A run of entries:
■ ■ ■

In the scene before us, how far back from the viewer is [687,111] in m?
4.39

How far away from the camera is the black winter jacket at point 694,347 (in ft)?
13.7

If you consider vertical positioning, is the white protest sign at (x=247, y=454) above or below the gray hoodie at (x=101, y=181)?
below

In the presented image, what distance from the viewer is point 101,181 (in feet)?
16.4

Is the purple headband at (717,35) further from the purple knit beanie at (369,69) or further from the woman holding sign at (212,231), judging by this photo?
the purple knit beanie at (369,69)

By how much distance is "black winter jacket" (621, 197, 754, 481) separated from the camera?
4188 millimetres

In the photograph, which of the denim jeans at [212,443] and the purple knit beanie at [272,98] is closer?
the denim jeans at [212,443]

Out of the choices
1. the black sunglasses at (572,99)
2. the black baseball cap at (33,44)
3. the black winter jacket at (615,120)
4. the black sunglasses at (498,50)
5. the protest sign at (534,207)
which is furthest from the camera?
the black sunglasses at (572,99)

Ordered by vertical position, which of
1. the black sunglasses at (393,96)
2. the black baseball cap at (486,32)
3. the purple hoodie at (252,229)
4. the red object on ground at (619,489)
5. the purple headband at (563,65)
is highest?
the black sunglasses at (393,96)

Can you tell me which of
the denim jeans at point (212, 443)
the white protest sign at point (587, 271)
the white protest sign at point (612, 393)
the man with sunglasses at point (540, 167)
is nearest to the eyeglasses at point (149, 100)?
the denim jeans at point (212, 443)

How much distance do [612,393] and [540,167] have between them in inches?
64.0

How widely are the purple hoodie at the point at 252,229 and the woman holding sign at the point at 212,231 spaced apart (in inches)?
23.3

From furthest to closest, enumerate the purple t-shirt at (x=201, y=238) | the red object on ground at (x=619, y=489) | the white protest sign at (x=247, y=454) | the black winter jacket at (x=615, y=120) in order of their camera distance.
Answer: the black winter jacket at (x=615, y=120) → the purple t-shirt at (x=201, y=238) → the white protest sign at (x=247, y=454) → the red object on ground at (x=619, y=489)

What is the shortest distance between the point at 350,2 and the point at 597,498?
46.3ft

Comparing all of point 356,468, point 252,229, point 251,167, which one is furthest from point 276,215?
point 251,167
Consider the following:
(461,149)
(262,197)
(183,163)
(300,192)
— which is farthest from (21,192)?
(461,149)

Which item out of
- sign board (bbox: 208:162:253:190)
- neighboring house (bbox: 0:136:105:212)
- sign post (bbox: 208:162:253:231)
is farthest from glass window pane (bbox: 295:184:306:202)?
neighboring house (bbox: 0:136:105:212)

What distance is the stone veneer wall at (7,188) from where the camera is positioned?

■ ■ ■

» Your instructions: Please update the entries above, changing "gray hoodie" to "gray sweatshirt" and keeping everything else the same.

» Completed exercise:
In the scene before us, how far back from the viewer is [687,111] in m?
4.39

How far away from the camera is the black winter jacket at point 694,347 (in ft)?
13.7

If you consider vertical positioning, is the white protest sign at (x=247, y=454) above or below the gray sweatshirt at (x=101, y=181)?
below

In the presented image, what distance from the viewer is point 101,181 (in feet)?
16.4

Is the purple headband at (717,35) further from the purple knit beanie at (369,69) or further from the woman holding sign at (212,231), judging by this photo?
the purple knit beanie at (369,69)

By how much distance is "black winter jacket" (621, 197, 754, 481) separated from the camera?
4188 millimetres

In the photograph, which of the denim jeans at [212,443] and the purple knit beanie at [272,98] is closer?
the denim jeans at [212,443]

Out of the choices
1. the black sunglasses at (572,99)
2. the black baseball cap at (33,44)
3. the black winter jacket at (615,120)
4. the black sunglasses at (498,50)
5. the protest sign at (534,207)
which is furthest from the camera?
the black sunglasses at (572,99)

Ordered by vertical position, which of
1. the black sunglasses at (393,96)
2. the black baseball cap at (486,32)
3. the purple hoodie at (252,229)
4. the red object on ground at (619,489)
5. the purple headband at (563,65)
is highest?
the black sunglasses at (393,96)

Can you tell me which of
the denim jeans at point (212, 443)
the white protest sign at point (587, 271)
the white protest sign at point (612, 393)
the man with sunglasses at point (540, 167)
is nearest to the eyeglasses at point (149, 100)?
the denim jeans at point (212, 443)

How much distance do [612,393] and [540,167] have between them in inches?
64.0

How widely are the purple hoodie at the point at 252,229 and the woman holding sign at the point at 212,231 spaced apart (in inches)?
23.3

From furthest to closest, enumerate the purple t-shirt at (x=201, y=238) | the red object on ground at (x=619, y=489) | the white protest sign at (x=247, y=454) | the black winter jacket at (x=615, y=120) in order of their camera distance.
Answer: the black winter jacket at (x=615, y=120) → the purple t-shirt at (x=201, y=238) → the white protest sign at (x=247, y=454) → the red object on ground at (x=619, y=489)

What is the shortest distance between the point at 350,2 and the point at 597,498?
46.3ft

Comparing all of point 356,468, point 252,229, point 251,167, which one is furthest from point 276,215?
point 251,167
Consider the following:
(461,149)
(262,197)
(183,163)
(300,192)
— which is farthest from (21,192)?
(461,149)

Which item out of
- sign board (bbox: 208:162:253:190)
- neighboring house (bbox: 0:136:105:212)
- sign post (bbox: 208:162:253:231)
is farthest from glass window pane (bbox: 295:184:306:202)?
neighboring house (bbox: 0:136:105:212)

What distance is the stone veneer wall at (7,188) from where the camera is positioned?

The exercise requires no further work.